Stored items
--- begin ---

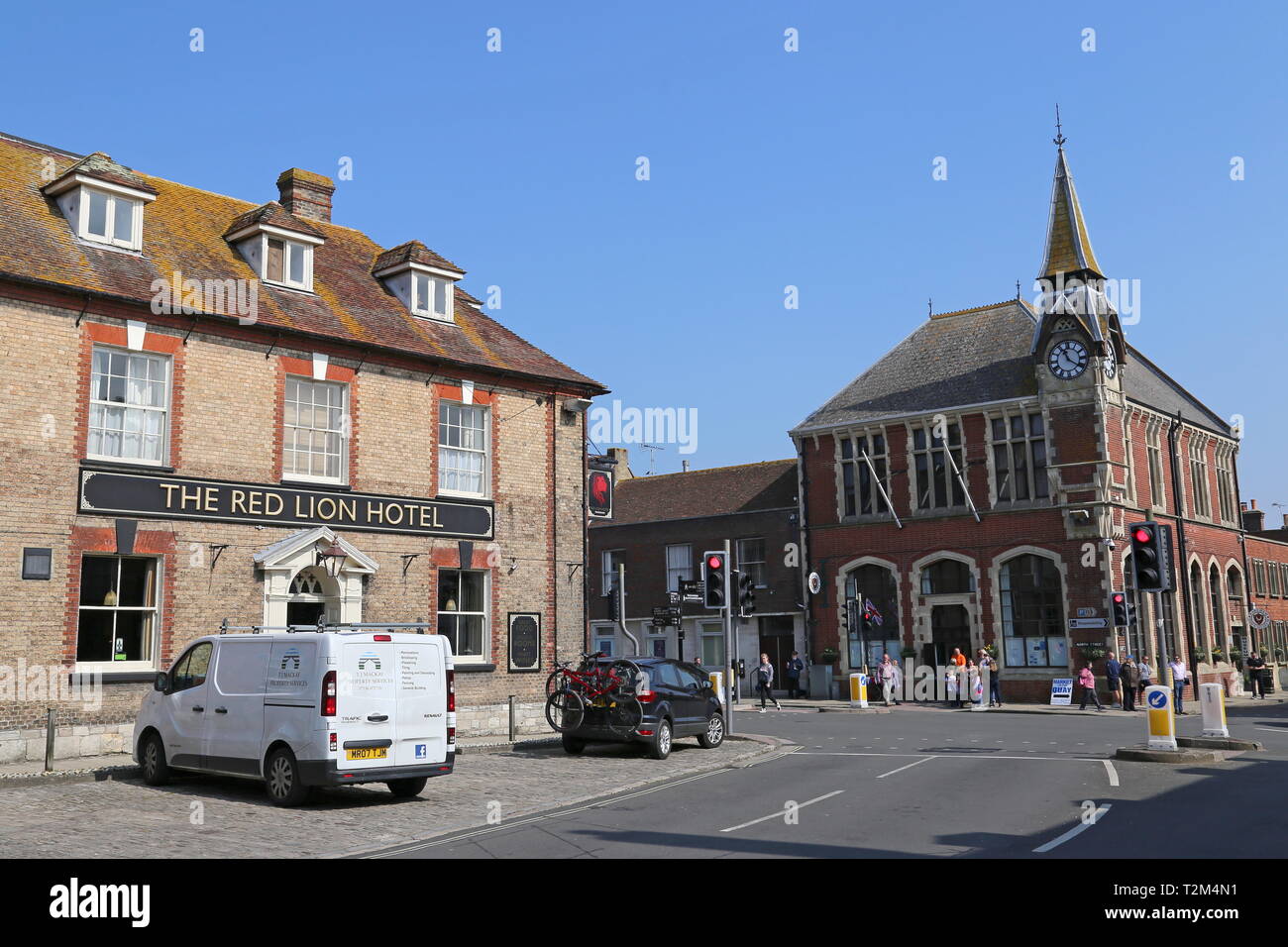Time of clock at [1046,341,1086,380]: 11:20
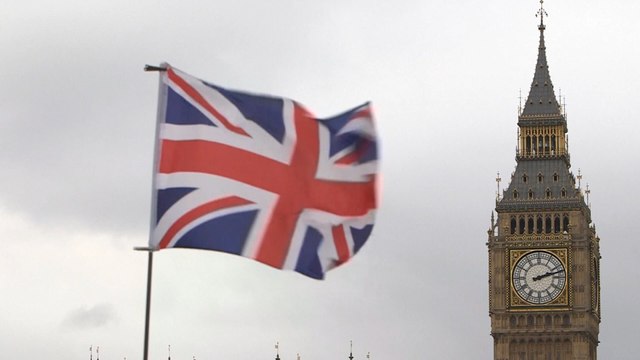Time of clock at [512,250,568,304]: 2:12
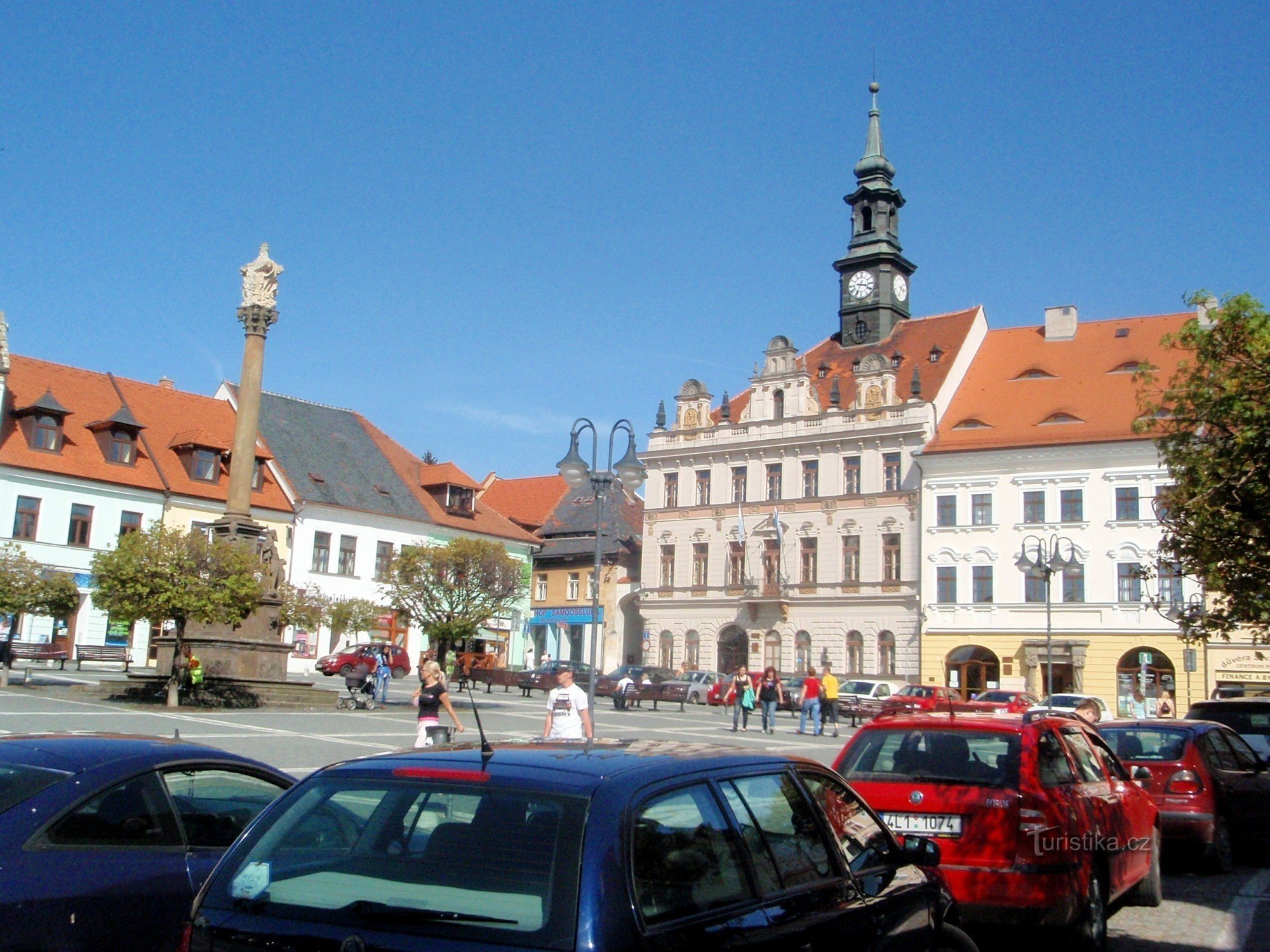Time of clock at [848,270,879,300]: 3:34
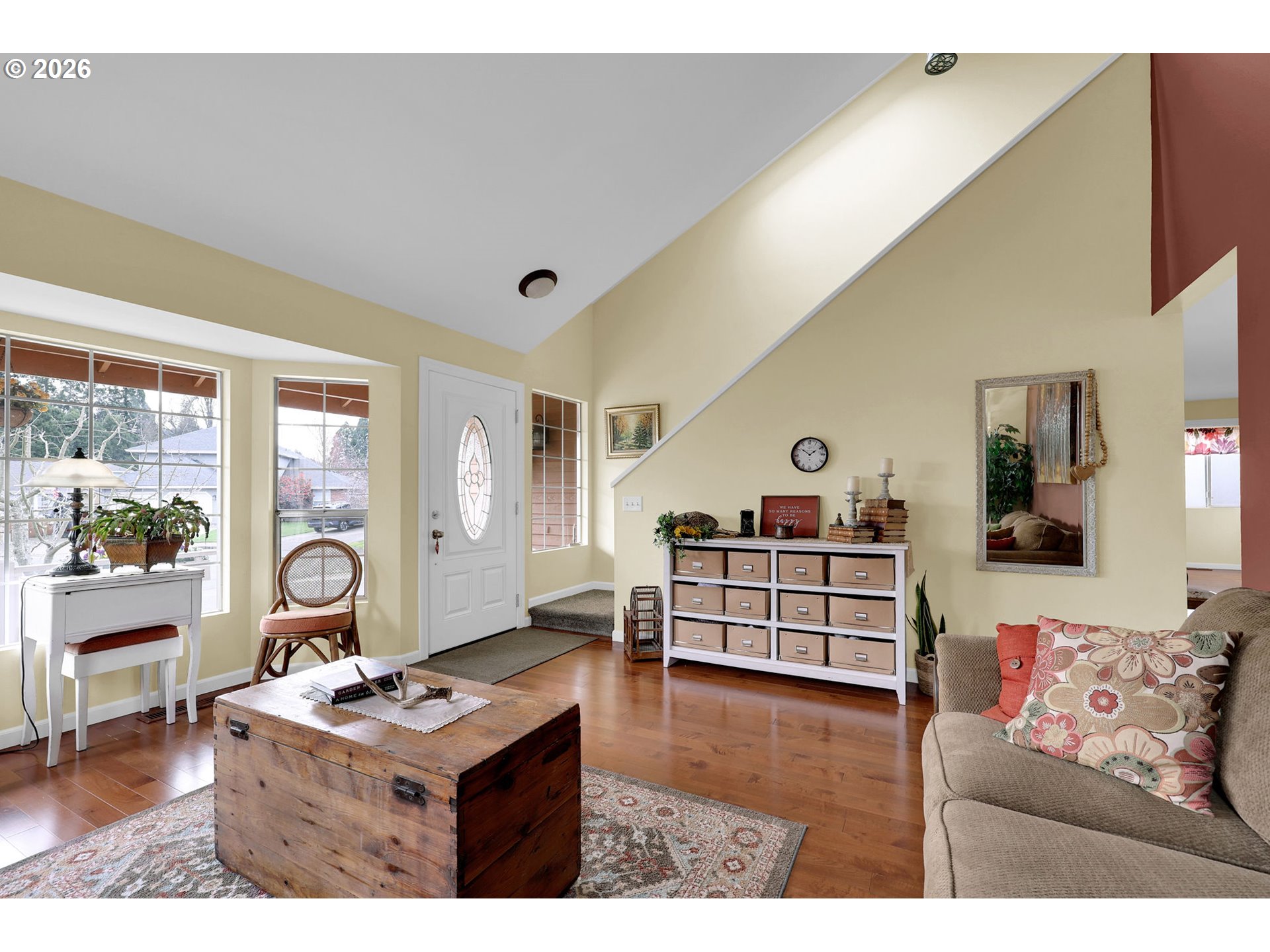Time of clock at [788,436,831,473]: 1:51
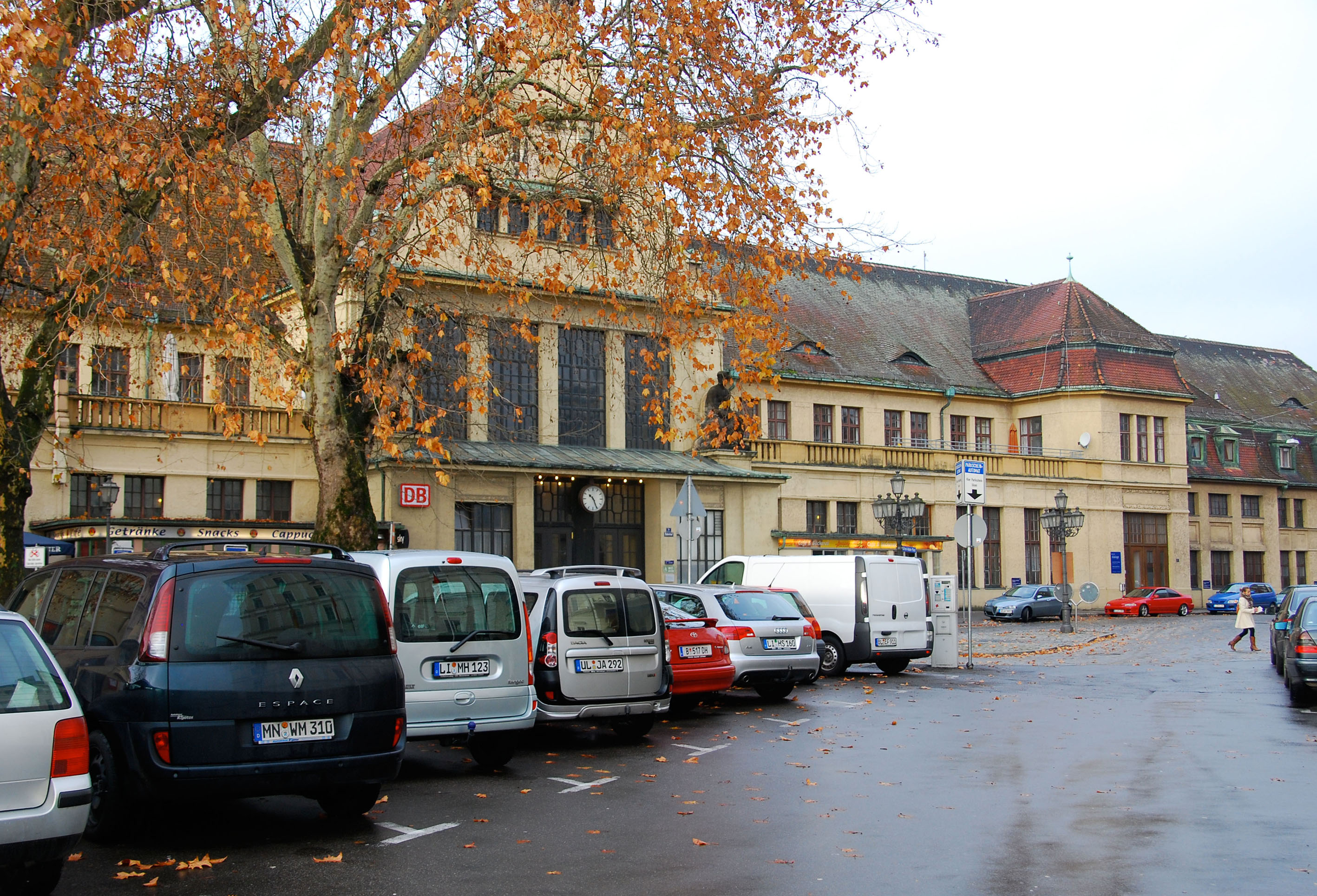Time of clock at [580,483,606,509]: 10:25
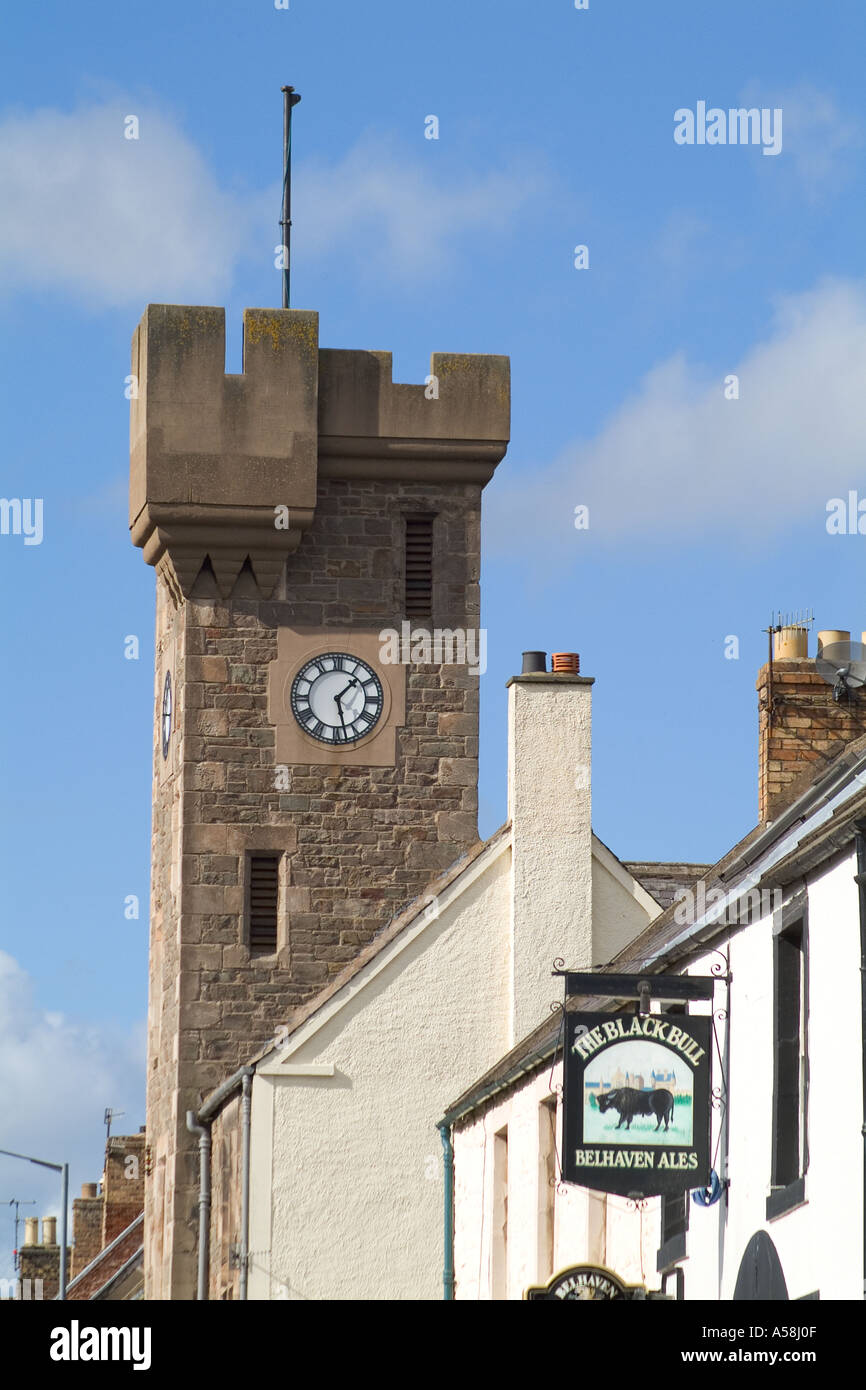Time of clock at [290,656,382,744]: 1:27
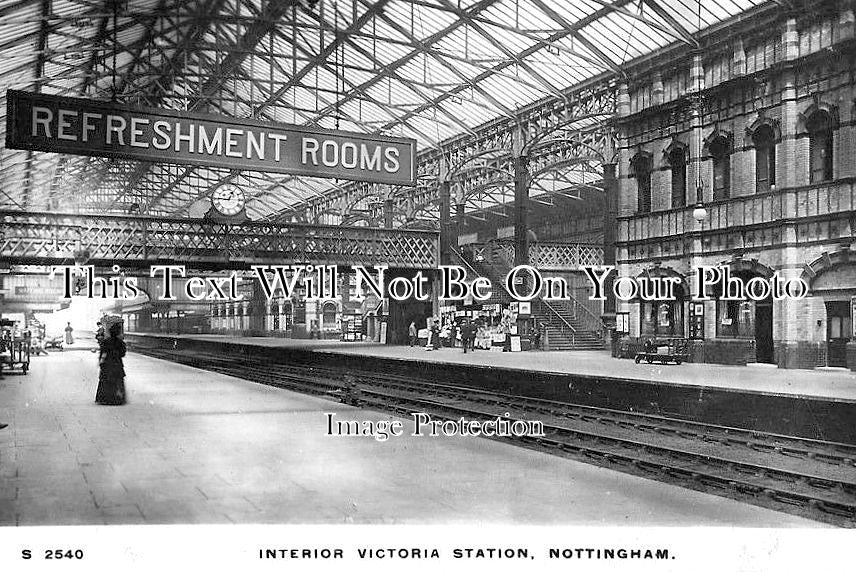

--- end ---

→ **AIM**: Extract all of the lines above word for word, omitting the pictures.

→ **FINISHED TASK**:
Time of clock at [1046,341,1086,380]: 11:20
Time of clock at [512,250,568,304]: 2:12
Time of clock at [848,270,879,300]: 3:34
Time of clock at [788,436,831,473]: 1:51
Time of clock at [580,483,606,509]: 10:25
Time of clock at [290,656,382,744]: 1:27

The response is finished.